Headshots of Allegra and Silvia next to a message of congratulations

Thursday, 07/01/2021

Silvia Lindtner, associate professor of information and associate director of the Center for Ethics, Society, and Computing, and University of Michigan School of Information PhD student Allegra Fonda-Bonardi, are among a group of 48 scholars to be awarded the highly competitive 2021-2022 China-U.S. Scholars Program (CUSP) Fellowship.

The program is a one-time grant created to promote cross-cultural exchange in the arts, humanities and social sciences after the cancellation of the China and Hong Kong Fulbright programs under the Trump administration. 

Twenty-four fellows were chosen from the U.S. to spend a year researching, working or studying in China, while 24 fellows from China were selected to pursue projects in the United States. Applications were evaluated on their ability to foster positive collaboration between academics or professionals and their potential to create long-term engagement between the U.S. and China.

Silvia Lindtner will be conducting ethnographic research that builds on her long-term work in China over the last decade. Her previous study of China's shifting position in the global political economy of technology production, economic development and science and technology policy, led to the 2020 publication of her book “Prototype Nation: China and the Contested Promise of Innovation.” 

During the CUSP fellowship, Lindtner will explore the ways in which technological experiments in data-driven innovation now extend into agriculture to provide perspective on how national geopolitical ambitions are shifting farming labor. Lindtner is interested in understanding the rise in agricultural technology as part of the country’s Made in China 2025 initiative, which is a national strategic plan addressing manufacturing and food supply.

> _Listed records_
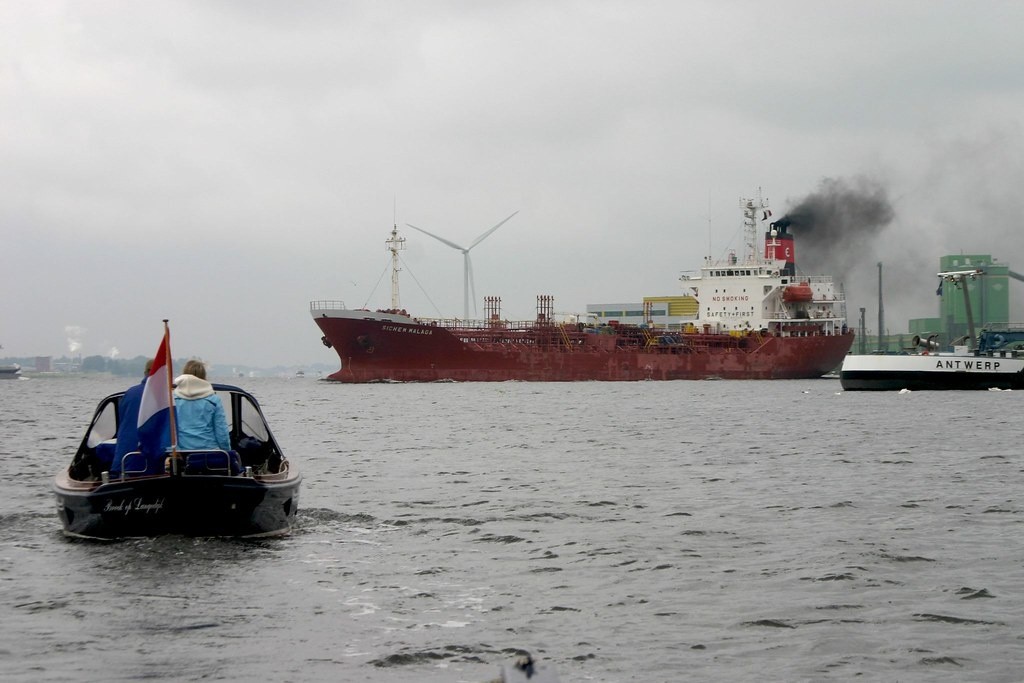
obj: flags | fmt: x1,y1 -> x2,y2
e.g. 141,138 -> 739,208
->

--

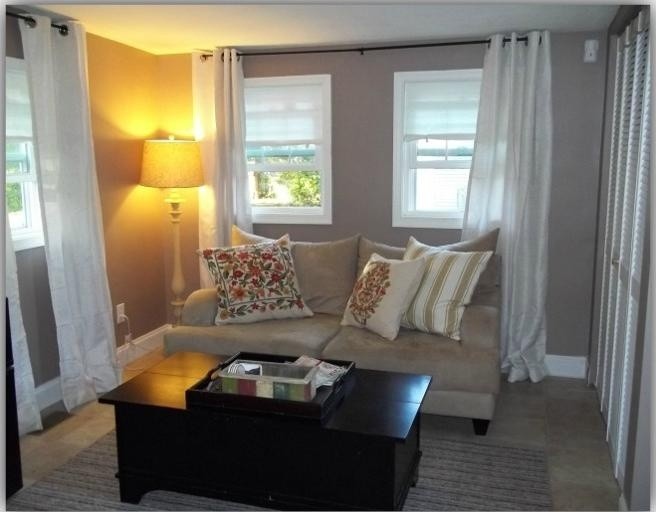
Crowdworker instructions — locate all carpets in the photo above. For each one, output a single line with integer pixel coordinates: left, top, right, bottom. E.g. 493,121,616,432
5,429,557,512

---

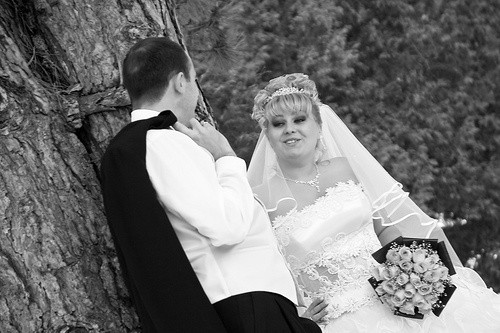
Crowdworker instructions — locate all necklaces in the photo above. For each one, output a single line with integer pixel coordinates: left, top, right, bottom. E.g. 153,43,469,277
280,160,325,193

> _Assigned task 1_
In the fellowship announcement, what is the title of Silvia Lindtner's 2020 book?
> _Assigned task 2_
Using the fellowship announcement, explain why the China-U.S. Scholars Program was created.
> _Assigned task 3_
Pick up the fellowship announcement right after its last sentence.

> _Exercise answer 1_
"Prototype Nation: China and the Contested Promise of Innovation."

> _Exercise answer 2_
It was created as a one-time grant to promote cross-cultural exchange in the arts, humanities and social sciences. This followed the cancellation of the China and Hong Kong Fulbright programs under the Trump administration.

> _Exercise answer 3_
In 2018, I was in Shenzhen to conduct research on transnational entrepreneurial supply chain networks. A lot of that has been tremendously impacted by the pandemic and the claims of inequality we are studying intensified, so I’m really interested in seeing what this looks like now,” Lindtner said.

Her research centers around the promise of democratized entrepreneurial life, as proliferated by advocates of the maker movement, with a particular focus on its impact on governance. She merges ethnographic methods with critical sensibilities from feminist and postcolonial studies as well as the history and sociology of science and technology.

Allegra Fonda-Bonardi will use the fellowship period to begin her dissertation work at the nexus of the sociology of finance, China studies and critical computing. She will study the data and information Chinese companies are using to weigh their environmental, social and corporate governance performance, and will work to identify encoded values and perspectives in the data being collected.

“I’ve worked with Silvia on several projects in the United States and it's really exciting to be able to be do projects in China, and to work with a scholar who I really respect — and who also happens to be my advisor —who will be there at the same time,” Fonda-Bonardi noted of the CUSP opportunity.

Fonda-Bonardi spent a year as a volunteer fellow doing water quality work in China before her Master’s in Urban Planning from MIT. Most recently, she spent four years in China conducting research on green finance and ecological services as an independent consultant in Shanghai. As a PhD student at UMSI, Fonda-Bonardi is exploring her interdisciplinary interest in technology by pursuing a Science, Technology and Society (STS) Certificate through U-M’s School of Literature Science and the Arts, as well as a Science, Technology and Public Policy Certificate (STPP) from U-M’s Ford School of Public Policy.

After working domestically due the pandemic, both Lindtner and Fonda-Bonardi are looking forward to spending the upcoming year abroad.

“It feels almost surreal that it’s possible to now travel internationally for research,” said Lindtner. “I was just thinking about how much privilege is attached to international travel and how much of a privilege it is to do research abroad. It's something to really reflect on and to be very mindful of while doing it.”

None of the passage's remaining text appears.